Dali em diante, tudo caminhou a todo vapor. Os grandes homens do “Bloco”, liderados pelo Coronel Júlio de Abreu, com o apoio de importantes amigos políticos do Rio de Janeiro e de São Paulo, e tendo como presidente de honra Nilo Peçanha, trouxeram para o lugarejo o serviço de abastecimento de água potável, igrejas, comércio, imprensa, pontes ligando a região às terras de Anchieta, além da primeira escola municipal e estadual. Também realizaram um recenseamento que registrou 5.183 habitantes e 1.352 residências.

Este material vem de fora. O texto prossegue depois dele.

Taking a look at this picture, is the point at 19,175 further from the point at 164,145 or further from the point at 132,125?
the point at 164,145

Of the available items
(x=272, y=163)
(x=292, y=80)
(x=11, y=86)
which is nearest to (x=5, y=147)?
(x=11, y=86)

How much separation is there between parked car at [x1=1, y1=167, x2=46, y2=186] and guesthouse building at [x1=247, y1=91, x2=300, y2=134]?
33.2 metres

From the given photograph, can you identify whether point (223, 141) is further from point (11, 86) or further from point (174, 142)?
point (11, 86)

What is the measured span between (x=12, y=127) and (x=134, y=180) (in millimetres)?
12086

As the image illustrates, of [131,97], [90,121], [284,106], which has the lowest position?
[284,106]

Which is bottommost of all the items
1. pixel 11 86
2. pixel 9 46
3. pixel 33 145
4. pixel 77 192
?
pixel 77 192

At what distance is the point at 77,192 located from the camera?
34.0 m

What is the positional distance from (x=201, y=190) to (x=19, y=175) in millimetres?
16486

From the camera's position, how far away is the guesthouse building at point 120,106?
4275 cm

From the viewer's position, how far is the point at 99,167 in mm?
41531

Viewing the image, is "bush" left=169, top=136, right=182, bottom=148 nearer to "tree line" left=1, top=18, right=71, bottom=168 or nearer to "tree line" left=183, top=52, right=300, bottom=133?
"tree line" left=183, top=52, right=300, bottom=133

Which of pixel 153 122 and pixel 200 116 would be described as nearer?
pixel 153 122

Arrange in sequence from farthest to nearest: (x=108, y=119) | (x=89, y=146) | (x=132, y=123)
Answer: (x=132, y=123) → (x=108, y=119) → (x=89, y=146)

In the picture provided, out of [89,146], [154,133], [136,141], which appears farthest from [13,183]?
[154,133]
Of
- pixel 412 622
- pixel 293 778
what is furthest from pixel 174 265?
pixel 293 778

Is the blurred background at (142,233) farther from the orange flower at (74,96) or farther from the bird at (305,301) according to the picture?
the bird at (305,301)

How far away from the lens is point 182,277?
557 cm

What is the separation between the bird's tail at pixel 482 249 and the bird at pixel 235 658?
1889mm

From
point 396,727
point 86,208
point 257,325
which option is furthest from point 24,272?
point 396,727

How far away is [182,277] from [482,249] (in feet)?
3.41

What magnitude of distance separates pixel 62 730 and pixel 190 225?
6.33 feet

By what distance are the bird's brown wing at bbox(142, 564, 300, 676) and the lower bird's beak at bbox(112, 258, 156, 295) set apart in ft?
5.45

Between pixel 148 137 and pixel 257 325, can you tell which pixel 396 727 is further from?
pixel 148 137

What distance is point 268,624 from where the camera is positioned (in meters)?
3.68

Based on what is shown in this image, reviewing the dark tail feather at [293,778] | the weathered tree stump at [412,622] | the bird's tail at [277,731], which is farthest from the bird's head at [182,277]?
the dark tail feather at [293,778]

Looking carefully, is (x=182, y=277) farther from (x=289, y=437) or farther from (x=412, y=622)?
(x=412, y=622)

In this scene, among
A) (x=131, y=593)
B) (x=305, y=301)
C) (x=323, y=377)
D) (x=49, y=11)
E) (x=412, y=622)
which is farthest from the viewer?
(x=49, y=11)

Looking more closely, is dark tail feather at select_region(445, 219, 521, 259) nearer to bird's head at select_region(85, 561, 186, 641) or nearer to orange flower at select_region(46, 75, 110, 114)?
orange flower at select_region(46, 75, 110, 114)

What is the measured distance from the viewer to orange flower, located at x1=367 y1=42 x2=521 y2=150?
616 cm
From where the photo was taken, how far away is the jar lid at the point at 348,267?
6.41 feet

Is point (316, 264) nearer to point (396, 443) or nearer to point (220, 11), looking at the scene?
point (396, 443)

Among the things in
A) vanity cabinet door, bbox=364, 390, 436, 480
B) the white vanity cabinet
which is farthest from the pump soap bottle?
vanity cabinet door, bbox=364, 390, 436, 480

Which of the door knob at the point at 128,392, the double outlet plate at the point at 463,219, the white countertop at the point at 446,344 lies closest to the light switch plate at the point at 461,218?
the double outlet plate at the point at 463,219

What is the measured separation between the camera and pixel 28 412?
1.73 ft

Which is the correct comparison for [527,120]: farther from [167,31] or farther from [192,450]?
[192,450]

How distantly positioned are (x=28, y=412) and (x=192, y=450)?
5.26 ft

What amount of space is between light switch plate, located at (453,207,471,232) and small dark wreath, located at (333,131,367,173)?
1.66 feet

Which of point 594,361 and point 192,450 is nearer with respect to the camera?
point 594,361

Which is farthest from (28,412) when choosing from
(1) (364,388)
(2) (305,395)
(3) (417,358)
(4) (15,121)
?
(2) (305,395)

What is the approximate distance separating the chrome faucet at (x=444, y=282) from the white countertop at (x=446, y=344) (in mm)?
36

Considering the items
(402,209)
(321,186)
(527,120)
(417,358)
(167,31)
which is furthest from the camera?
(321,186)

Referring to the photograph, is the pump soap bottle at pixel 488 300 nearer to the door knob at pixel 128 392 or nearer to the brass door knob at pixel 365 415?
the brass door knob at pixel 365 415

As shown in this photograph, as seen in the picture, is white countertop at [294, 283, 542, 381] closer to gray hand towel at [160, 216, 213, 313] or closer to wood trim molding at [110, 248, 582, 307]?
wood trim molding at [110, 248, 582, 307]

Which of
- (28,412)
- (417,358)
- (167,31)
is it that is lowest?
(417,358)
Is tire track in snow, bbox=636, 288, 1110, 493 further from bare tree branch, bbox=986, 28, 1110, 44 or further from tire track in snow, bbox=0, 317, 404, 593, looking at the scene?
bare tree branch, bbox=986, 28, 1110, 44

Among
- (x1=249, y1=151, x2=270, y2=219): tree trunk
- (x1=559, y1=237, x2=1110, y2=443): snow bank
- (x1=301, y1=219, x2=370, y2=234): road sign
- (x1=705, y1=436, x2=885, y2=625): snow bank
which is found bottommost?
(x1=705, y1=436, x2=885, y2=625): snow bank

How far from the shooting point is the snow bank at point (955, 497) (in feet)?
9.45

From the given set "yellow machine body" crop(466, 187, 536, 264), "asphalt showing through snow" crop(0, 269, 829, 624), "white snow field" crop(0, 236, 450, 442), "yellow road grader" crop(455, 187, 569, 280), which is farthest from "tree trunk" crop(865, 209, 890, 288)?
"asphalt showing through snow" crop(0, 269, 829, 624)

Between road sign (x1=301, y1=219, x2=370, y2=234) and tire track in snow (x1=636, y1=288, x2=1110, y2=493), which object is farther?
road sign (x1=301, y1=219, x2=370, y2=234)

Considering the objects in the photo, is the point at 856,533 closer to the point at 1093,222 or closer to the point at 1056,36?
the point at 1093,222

Em 1921, já quase não havia vestígios da antiga Fazenda São Matheus, e o lugarejo Engenheiro Neiva começava a tomar forma de cidade. Por meio de um memorial do povo ao então Ministro da Viação, Pires do Rio, a partir de 1º de janeiro de 1921, em uma festividade inesquecível, o nome foi alterado para Nilópolis — uma homenagem ao Presidente Nilo Peçanha, que governou o Brasil de 1909 a 1910 e trouxe muitos benefícios para a região. Por trás disso, há uma coincidência histórica: criador do Serviço Nacional de Proteção ao Índio, órgão que deu origem à Funai, Nilo Peçanha beneficiou uma cidade inicialmente habitada pelos índios Jacutingas.
Um mês após o 7º Distrito de Nova Iguaçu receber o novo nome, faleceu João Alves Mirandela, fundador da cidade, então com mais de 80 anos, após ver seu sonho realizado. Da década de 1920 até o final da década de 1940, o progresso avançou. Criou-se uma banda de música para animar as festividades. Sob a batuta do maestro Djalma do Carmo, a Banda Lira Fluminense marcou com sucesso cada grande realização.
Enquanto Isso…
- ¦ 1930 ¦É fundado o Esporte Clube Nova Cidade.
Novas conquistas surgiram: uma linha de ônibus ligando Nilópolis a São Matheus (em São João de Meriti); em 31 de março de 1932, o primeiro colégio particular, o Ginásio Profissional de Nilópolis (depois Colégio Nilopolitano), considerado a primeira escola particular da cidade é fundado pelos professores José e Bertha D’ Alessandro, auxiliados pelas mestras Maria Aparecida D’ Alessandro e Maria Thereza Benedetti, tendo como patrono São João Bosco; o Cemitério de Olinda; a Estação de Trem de Olinda; a Agência dos Correios, entre outros. Em 1936, instalou-se a primeira agência bancária, o Banco Lavoura.
O escritor e jornalista Ernesto Cardoso publicou, em 1938, o primeiro livro editado na cidade, contando a história de Nilópolis desde o início até aquele ano. No ano de 1945 é fundado em Olinda, o Ideal Sport Club.